I have to admit that the CLOUD’S RIDER duology is also not my favorite — I was SO peeved at how the characters were suckered into taking care of that horrible little girl not just in one book, but in both. But I really enjoyed the telepathic horses. “Give me bacon!”
I hope you like the HELLBURNER duology better the next time around, Mary Beth, I did enjoy them both very much, though they’re not in my CJ Top Ten.
Which, hey, there’s an idea! What *is* on my CJ Top Ten?
Okay, not in order:
Cockoo’s Egg, the Chanur series (can’t pick one), the Faded Sun trilogy (which I think is just one long book), Paladin, Cyteen, Voyager in Night, the Fortress of Eagles, Explorer (that’s Foreigner #6, where they free the captive alien from the human station), umm . . . how many is that? Okay, maybe Merchanter’s Luck and Goblin Mirror. Not sure about Goblin Mirror, but I did like it a lot.

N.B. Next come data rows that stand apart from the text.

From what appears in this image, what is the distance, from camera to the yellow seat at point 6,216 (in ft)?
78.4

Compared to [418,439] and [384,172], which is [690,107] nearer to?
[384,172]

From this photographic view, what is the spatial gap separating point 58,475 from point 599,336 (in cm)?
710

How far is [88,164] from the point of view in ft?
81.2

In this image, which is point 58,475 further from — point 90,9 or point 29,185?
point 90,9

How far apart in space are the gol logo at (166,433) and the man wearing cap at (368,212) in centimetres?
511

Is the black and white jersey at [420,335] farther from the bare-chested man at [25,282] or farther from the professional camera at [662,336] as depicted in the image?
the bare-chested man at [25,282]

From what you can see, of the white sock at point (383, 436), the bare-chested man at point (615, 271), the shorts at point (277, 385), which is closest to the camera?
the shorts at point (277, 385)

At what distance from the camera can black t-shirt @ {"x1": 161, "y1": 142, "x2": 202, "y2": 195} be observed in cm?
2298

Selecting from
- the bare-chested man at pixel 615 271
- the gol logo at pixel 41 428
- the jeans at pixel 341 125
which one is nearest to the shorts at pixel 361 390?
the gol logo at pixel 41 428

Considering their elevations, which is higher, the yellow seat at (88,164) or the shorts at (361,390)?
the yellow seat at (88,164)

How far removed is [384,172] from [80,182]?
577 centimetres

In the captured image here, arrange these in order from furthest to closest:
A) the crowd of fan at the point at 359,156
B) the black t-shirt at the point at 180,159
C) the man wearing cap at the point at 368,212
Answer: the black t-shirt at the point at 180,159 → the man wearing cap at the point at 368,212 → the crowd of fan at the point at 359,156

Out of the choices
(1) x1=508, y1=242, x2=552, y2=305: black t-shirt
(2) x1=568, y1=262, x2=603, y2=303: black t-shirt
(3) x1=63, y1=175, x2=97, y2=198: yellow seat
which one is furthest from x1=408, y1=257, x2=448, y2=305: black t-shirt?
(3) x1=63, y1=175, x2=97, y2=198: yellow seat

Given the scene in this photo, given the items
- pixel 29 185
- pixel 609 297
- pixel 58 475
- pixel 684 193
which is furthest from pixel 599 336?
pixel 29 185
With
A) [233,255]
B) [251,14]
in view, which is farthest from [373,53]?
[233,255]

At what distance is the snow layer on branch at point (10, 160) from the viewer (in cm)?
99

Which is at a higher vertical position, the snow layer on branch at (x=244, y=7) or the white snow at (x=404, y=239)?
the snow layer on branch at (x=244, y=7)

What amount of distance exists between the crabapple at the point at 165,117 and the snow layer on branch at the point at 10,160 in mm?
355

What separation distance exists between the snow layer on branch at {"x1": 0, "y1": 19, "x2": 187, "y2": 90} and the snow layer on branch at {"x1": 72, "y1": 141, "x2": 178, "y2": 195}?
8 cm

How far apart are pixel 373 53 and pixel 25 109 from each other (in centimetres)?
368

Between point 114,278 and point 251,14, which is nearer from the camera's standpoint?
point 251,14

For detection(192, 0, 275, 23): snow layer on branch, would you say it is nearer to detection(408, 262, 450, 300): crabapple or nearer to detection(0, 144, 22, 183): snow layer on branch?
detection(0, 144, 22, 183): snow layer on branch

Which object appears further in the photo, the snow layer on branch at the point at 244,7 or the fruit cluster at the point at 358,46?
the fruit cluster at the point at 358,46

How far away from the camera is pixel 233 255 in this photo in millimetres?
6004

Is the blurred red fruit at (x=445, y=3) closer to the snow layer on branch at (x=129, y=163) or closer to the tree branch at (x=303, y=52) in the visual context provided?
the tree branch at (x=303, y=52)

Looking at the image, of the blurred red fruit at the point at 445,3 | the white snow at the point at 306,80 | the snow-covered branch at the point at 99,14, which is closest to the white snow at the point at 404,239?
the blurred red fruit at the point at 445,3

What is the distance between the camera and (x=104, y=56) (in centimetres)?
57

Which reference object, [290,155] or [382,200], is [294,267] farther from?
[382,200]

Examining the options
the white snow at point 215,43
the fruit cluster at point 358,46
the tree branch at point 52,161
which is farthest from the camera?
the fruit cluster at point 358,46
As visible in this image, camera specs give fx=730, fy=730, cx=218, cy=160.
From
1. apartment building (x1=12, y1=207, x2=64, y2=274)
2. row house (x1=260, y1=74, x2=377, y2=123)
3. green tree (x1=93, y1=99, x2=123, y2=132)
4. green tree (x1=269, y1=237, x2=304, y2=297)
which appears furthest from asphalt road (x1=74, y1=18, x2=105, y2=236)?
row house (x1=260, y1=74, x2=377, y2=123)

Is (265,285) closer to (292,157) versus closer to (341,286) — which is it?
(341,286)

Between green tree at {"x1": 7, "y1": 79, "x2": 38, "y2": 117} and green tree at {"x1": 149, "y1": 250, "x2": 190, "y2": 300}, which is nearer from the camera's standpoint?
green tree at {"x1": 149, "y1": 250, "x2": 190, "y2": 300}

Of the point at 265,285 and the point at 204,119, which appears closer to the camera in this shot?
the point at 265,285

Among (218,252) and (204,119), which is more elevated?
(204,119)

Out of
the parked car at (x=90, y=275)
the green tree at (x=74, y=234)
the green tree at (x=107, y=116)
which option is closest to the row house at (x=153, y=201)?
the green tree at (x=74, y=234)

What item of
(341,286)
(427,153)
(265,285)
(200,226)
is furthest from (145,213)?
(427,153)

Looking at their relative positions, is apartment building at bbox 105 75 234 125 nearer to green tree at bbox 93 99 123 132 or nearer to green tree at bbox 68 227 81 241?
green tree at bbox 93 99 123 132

Top ten (or so) CJC books? hmm… there’s a certain amount of ‘what I read last.’ But ones that either haunt me or I go back to frequently are: The four Fortress (Rachel, just EAGLES?) which like CHANUR are really one story; CHANUR (all of ’em); FORGE OF HEAVEN (not just due to the fashionistas being heroic, but it helps); GOBLIN MIRROR; WAVE WITHOUT A SHORE; CUCKOO’s EGG; PALADIN; VISIBLE LIGHT (short story collection, especially the story about the wizard that she wrote on a postcard at a convention); FADED SUN; FINISTERRE; GEHENNA. EXPLORER, if that was the Atevi one where we see Bren doing the linguist thing with the new aliens.
I very much enjoyed all the Fortress ones except I wasn’t as impressed by the latest, the one where there’s a good bit from the pov of the boys, Elfwyn and whatever the other one’s name is. But F of Eagles is definitely my favorite. I really enjoyed watching Tristan catch his balance in the modern world and establish his authority and everything.
Maybe I should re-read WAVE W/OUT A SHORE. Yes, I love the postcard story, that story collection is well worth owning just for that. It’s interesting to me that everyone else seems to be putting the FINISTERRE ones up higher than I do.
ALSO! !!! I just remembered a novella called “The Scapegoat,” in a three-novella collection called ALIEN STARS that also included stories from Haldeman and Timothy Zahn. Cherryh’s story in there is fabulous and I hereby elevate it to my Top Ten Cherryh list and drop, um, GOBLIN MIRROR off to make room.
WAVE is an early stab at a character with Ari’s problem of no one to bounce off of. Also the planet was settled by … solipsists, I think. The ones who think they control reality by thinking? The person with the strongest thoughts rules/wins. Throw in a gifted artist and then war coming to the planet. “Characters think they control reality. Reality corrects them.”
FINISTERRE scratches my mindspace that likes Westerns, and enjoys seeing a writer tackle the practical difficulties of empathic links with animals. I’d like to see more of Danny and Carlo and Guil and Tamra.
I must have read “Scapegoat” but don’t remember it at all. Must look it up again.
If I had to pick one FORTRESS it would be the first. I like watching Tristan and Cefwyn and Cefwyn with everyone else. There’s more of that in the first than elsewhere.
Okay, yes, when I think about it, me too with the first FORTRESS book. Except when I re-read it, I tend to gloss over the part before Tristan meets Cefwyn. But I love the complicated relationships between Cefwyn and his brother, and the way Cherryh builds that into a positive relationship when it might have gone the other way; and the early part where Cefwyn and his future wife are working things out — lots of great dialogue in there.
“Scapegoat” might be tagged in your mind as “Neverneverland”, which I thought was the title until I went and looked. You can see an early attempt to create a species with an alien mindset.